Naniche is an Alert Seizure Dog who is looking for a new home. Naniche is a female, spayed white golden retreiver. She is 15 years old. Very calm, highly trained. Naniche has arthritis in her joints and will not need a lot of exercise. * Her person has been evicted from her apartment and needs to be out on December 25 (Merry Christmas). Her person has been unable to find accomodation that will take a dog, has fallen on tough times and can no longer afford Naniche's care. SALI is advocating on behalf of Naniche and would love her to be in her new home before Christmas.* 
*Please contact SALI Volunteer Laura Martens for more info: 

Cell: 604-536-6966 Email: [email protected]*


----------



## Penny & Maggie's Mom (Oct 4, 2007)

OMG, this is the saddest thing I've heard in a long time. I'm surprised as a service dog there would be any issue. She deserves nothing but the very very best.


----------



## Ninde'Gold (Oct 21, 2006)

That's so sad... 604 is a Vancouver area code, are there any resources out there that anyone knows of?


----------



## tobysmommy (Jan 9, 2011)

That's heartbreaking, for Naniche and for her person. And I agree with you, Betty: why would there be an accommodation problem for a service dog? Too bad she's so far away. I'd take her in a heartbeat.


----------



## Karen519 (Aug 21, 2006)

*Tobysmommy*

It says her owner is getting evicted so perhaps she has not found a new home for herself or her dog.

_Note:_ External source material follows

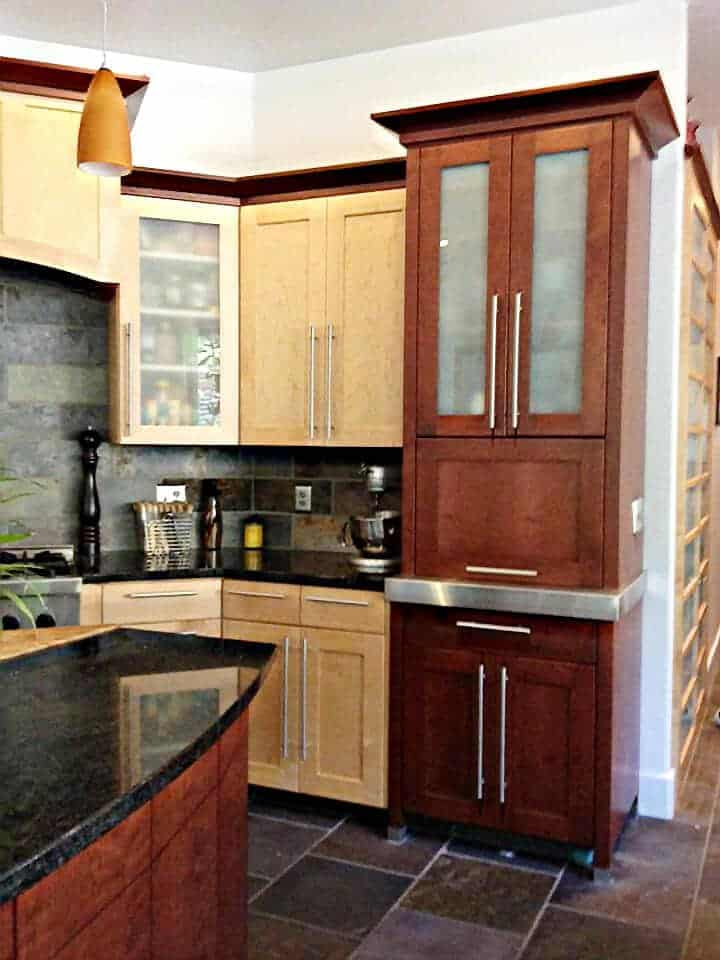 custom-kitchen-cabinets-granite-counter-tops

Email or call Laura, whose info is posted above.


----------



## C's Mom (Dec 7, 2009)

This is just too sad. Keeping my fingers crossed that she and her previous owners find a new home soon.


----------



## MurphyDawg (Jan 27, 2007)

Just checked the page and there is an update that this lovely girl has found a home! I was looking at Golden Rescue organizations here but she appeared to be in good hands and has now been adopted. This organization is in Surrey BC, not that far from me in Vancouver.

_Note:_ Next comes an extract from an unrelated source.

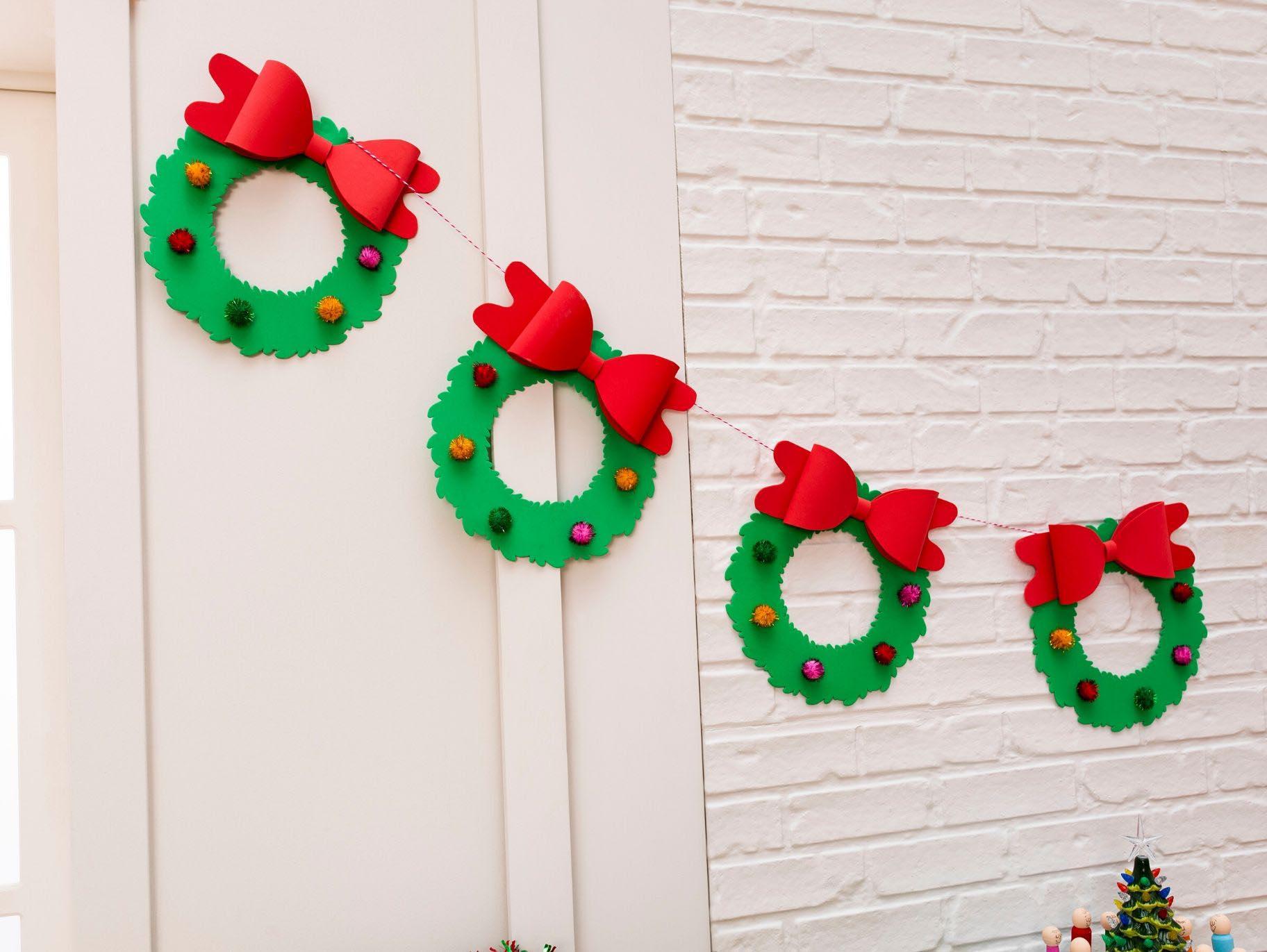 Diy Christmas Wreath Garland Fun365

I wonder if this was a retired service dog...I know that with the facility I worked for the dogs only had public access and protected rights as long as they were actively working. Once retired they became family pets and therefore the landlord would not have to accomodate the dog under the serivce dog act any longer. I wonder what organization trained her? Our facility assists clients with placement upon retirement, I do not know of anyone locally that trains sezure dogs so maybe the school is out of town and can't help with placement.

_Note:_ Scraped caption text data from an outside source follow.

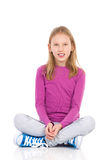 Muchacha que se sienta con las piernas cruzadas Fotos de archivo libres de regalías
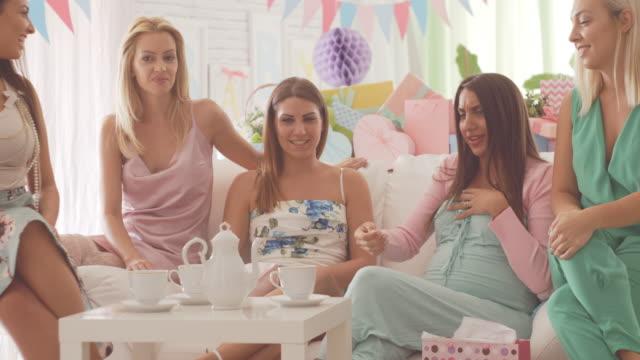 vídeos y material grabado en eventos de stock de mujeres que hablan con la ducha de bebé - baby shower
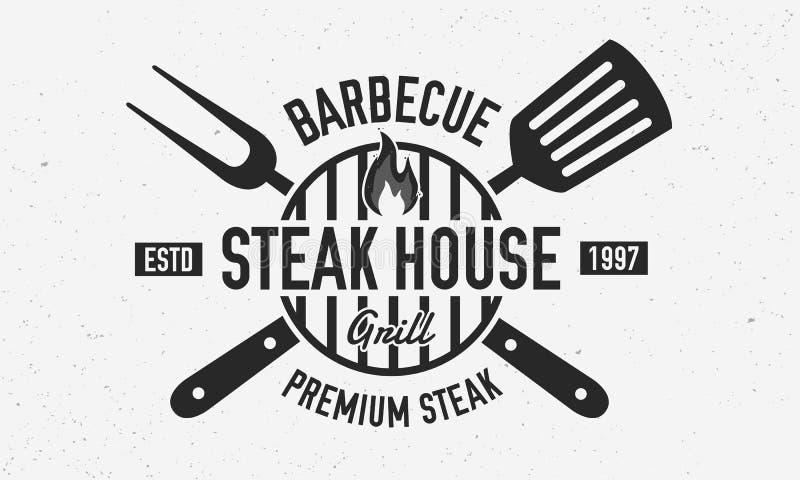 Steakhouse, grill restauracji logo, plakat BBQ modny logo z grilla grillem, szpachelka i grill, rozwidlamy Wektorowy emblemata te royalty ilustracja
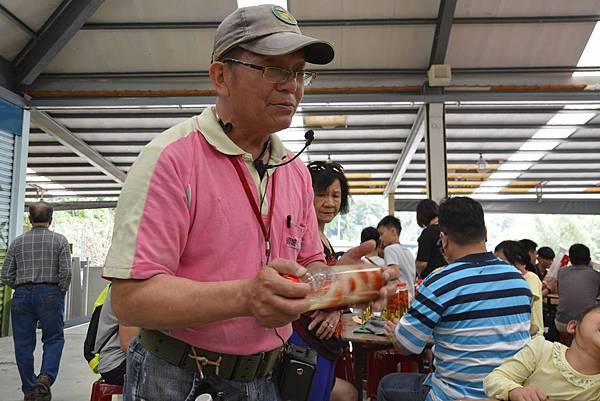 149宜蘭 頭城農場 親子DIY 螢火蟲 推薦 親子旅遊 景點  放天燈 葉拓 窯烤披薩.JPG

If this is indeed the reason that is a horrible thing to do to a disabled client and a 15 year old dog that likely lived quietly in the home for most of it's life. I can only think about how this client must feel  I hope her new home allows the client to visit and have contact with her beautiful dog!


----------



## Karen519 (Aug 21, 2006)

*MurphyDawg*

MurphyDawg

Thank YOU for the WONDERFUL NEWS!!


----------